Entre las mipymes, que concentran cerca de 80% del empleo nacional, se califica a las líneas de crédito como de difícil acceso y se manifiestan desembolsos apenas de 22% de los recursos anunciados. Esto, en un contexto donde los ingresos y la cartera se deterioran y se pide mayor efectividad en la ejecución de las medidas.

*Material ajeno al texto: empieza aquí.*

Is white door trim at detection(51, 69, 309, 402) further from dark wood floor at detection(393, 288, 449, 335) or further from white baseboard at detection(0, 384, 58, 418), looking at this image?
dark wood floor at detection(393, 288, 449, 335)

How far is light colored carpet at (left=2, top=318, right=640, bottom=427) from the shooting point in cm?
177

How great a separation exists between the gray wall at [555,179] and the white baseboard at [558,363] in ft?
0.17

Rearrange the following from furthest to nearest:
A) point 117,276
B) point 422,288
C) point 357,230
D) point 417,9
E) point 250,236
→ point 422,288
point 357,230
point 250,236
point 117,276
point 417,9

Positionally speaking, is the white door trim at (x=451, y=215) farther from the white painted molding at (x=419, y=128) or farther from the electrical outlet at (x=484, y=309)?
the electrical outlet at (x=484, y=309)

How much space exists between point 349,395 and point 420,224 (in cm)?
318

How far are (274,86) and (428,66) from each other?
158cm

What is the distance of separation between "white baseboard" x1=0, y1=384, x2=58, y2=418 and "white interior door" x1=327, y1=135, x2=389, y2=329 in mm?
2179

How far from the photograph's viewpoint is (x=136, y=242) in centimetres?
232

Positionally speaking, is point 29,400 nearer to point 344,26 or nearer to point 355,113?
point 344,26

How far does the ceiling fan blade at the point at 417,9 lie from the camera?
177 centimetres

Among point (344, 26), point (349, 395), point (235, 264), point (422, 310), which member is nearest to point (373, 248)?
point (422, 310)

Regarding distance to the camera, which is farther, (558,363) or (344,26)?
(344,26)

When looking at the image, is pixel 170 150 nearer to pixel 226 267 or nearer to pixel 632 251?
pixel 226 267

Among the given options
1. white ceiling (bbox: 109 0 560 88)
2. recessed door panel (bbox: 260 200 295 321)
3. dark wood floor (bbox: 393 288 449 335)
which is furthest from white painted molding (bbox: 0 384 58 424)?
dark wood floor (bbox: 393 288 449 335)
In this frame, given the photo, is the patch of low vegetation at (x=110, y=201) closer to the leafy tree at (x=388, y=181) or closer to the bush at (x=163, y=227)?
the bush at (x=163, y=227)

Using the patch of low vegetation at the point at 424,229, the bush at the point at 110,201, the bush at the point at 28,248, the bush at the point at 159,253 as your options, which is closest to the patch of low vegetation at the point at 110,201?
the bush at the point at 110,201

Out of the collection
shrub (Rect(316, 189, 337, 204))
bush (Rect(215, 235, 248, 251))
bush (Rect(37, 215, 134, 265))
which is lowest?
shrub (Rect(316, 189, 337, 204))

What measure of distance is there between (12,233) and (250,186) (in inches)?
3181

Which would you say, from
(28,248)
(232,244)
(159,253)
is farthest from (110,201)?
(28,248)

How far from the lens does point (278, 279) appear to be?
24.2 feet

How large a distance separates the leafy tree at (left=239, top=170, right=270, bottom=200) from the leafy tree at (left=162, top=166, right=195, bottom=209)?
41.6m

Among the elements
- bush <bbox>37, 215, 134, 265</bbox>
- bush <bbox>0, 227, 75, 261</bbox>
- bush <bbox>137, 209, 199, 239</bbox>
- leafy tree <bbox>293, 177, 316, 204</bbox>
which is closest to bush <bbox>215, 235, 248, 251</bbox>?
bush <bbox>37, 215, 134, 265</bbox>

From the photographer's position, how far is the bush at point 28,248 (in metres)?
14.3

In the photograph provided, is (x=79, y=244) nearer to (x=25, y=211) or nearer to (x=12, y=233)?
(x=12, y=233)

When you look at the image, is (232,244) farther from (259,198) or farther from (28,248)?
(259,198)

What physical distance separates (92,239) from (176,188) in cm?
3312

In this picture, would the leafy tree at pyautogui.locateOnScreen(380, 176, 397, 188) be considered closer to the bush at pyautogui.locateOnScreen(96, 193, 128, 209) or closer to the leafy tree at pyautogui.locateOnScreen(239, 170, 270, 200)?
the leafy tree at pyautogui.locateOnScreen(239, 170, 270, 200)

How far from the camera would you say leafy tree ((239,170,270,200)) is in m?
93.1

Más allá de estas percepciones, al evaluar los resultados de la política, aparecen más de 5,4 millones de empleos destruidos en los últimos dos meses, según cifras oficiales, mientras que en los medios de comunicación se vuelven paisaje las duras imágenes de negocios que cierran todos los días. Podría argumentarse que la situación sería mucho peor en ausencia de las políticas del gobierno, pero, es claro que estamos hablando de cifras con las que es imposible celebrar.

Además, el contrafactual pierde validez cuando se hacen análisis comparados donde gobiernos en otros países han decidido, de verdad, y de manera ágil, evitar la destrucción del tejido empresarial.

Ahora, las políticas puestas en marcha apuntan a proteger a las empresas que han sobrevivido a la cuarentena, pero dejan de lado un elemento fundamental para la reactivación económica que es la recuperación de los empleos perdidos. Esto, a su vez, se traduce en limitaciones en la demanda y pone en riesgo la supervivencia post pandemia.

Es decir, de poco sirve que las empresas no cierren durante los próximos meses si, por razones como el desempleo creciente, los colombianos carecen de los recursos para comprar los bienes y servicios que ellas ofrecen. Los estímulos a la demanda han sido prácticamente inexistentes y la atención a los sectores más vulnerables se limita a apoyos para garantizar la subsistencia.

La protección del tejido empresarial exige auxilios que deben ser más ágiles y de mayor alcance. Pero también siguen ausentes los grandes programas transformadores que reclama una situación como la actual, que permitan la generación de empleos y contribuyan a la demanda que requieren las empresas una vez pase la tormenta. En este frente todavía hay mucho por hacer.